Baidu come in third with a little less than 10% of the market.
Yahoo! comes in tied for third with Baidu.
While other search engines, such as AOL and Ask, are still used millions of times every day, their combined market share is significantly less than 1% of the global search engine market.
One noteworthy omission from most lists of top search engines is YouTube. While YouTube is not a search engine in the traditional sense, more and more users search YouTube for How To videos, product information, music, news, and other topics previously found primarily through search engines.
If YouTube's search volume is compared to the list of search engines, YouTube, owned by Google, may actually be the second largest search engine on the web.
For Your Eyes Only
It is attractive to privacy-minded individuals who do not what their search habits tracked and sold to advertisers. While these search engines do still use an advertising-based search model, they do not collect, store, or sell identifiable user data.
While DuckDuckGo's current average of around 10 million queries per day pales in comparison with the 3.5 billion queries processed every day by Google, it represents a 100-fold increase in total search volume between 2011 and 2016.
Search Engine Sophistication
The trend over the past couple of years in the development of search technology has been toward greater sophistication. Examples of innovation in search since 2010 include:
Faster search performance thanks to autocomplete and instantly generated search results, an innovation called Instant Search.
The use of Schema.org markup to produce rich search results, such as product ratings based on a 5-star rating system displayed right on the search results page.
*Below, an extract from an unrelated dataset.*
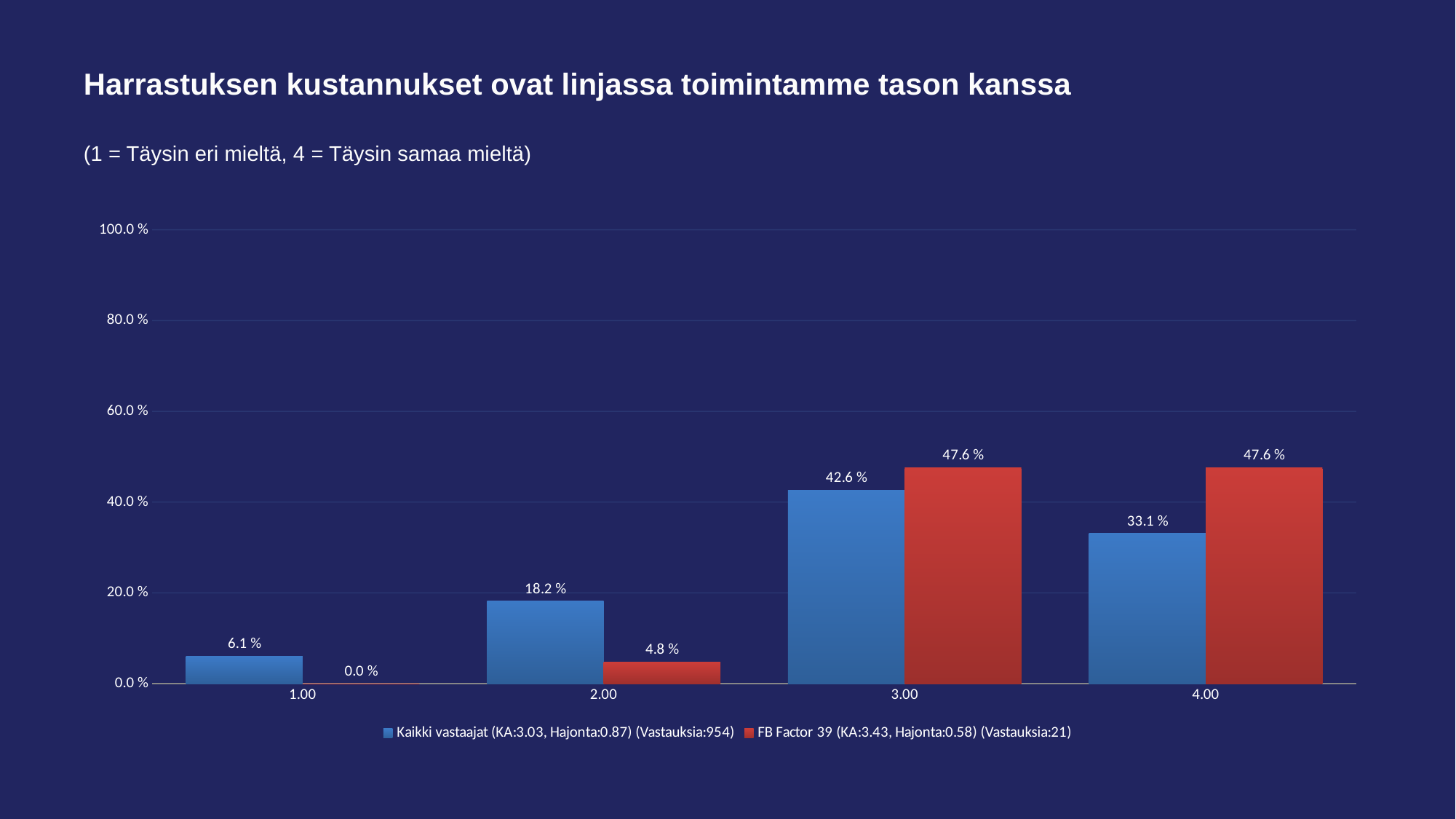
At category 4.00, which series has the larger value, Kaikki vastaajat or FB Factor 39? FB Factor 39 How many series does the legend list? 2 What is the title of the chart? Harrastuksen kustannukset ovat linjassa toimintamme tason kanssa Which category has the highest value for Kaikki vastaajat? 3.00 What is the value for Kaikki vastaajat at category 3.00? 42.6 % What is the difference between the Kaikki vastaajat values at 3.00 and 4.00? 9.5 % How many categories are shown on the x axis? 4 What is the value for FB Factor 39 at category 1.00? 0.0 % Which category has the lowest value for FB Factor 39? 1.00 What is the value for FB Factor 39 at category 2.00? 4.8 % What is the value for Kaikki vastaajat at category 1.00? 6.1 % What kind of chart is shown on the slide? Bar chart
Increasingly targeted crackdowns on spam, content duplication, low-quality content, and websites that make excessive use of advertisements.
The ability of search engines to process unit conversions, currency conversions, simple mathematical calculations, term definitions, language translation, and similar tasks, and display the results in the search engine results page.
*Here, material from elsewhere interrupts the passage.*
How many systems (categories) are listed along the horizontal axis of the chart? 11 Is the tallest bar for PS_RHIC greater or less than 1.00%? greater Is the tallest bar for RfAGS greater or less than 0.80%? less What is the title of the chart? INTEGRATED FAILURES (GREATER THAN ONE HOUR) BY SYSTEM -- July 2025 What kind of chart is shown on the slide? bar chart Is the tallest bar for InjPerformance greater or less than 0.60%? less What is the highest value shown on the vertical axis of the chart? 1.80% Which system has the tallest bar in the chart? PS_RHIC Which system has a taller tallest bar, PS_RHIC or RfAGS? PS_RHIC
The display of public domain encyclopedic information directly in search results, a feature called knowledge graph.
Clearly, leading search engines are no longer satisfied to simply tell you where you can find the information you are searching for.
They are increasingly serving up that information themselves and delivering it directly to users while they simultaneously deliver additional impressions to paying advertisers.
The Future of Search on the Web
Where search is headed is anyone's guess. Private search, a clear pushback against the advertising and tracking practices of industry leaders such as Google, is exploding in growth, but still represents just a tiny fraction of the overall market.
Google, on the other hand, has grown into a company worth hundreds of billions of dollars and generated almost $75 billion in revenue in 2015 alone.
At the same time, the number of internet-connected devices, households, and users continues to grow and search represents the fundamental mechanism used to find information on the web.
While the future of search may be anyone's guess, of one thing we can be sure: search isn't going away anytime soon.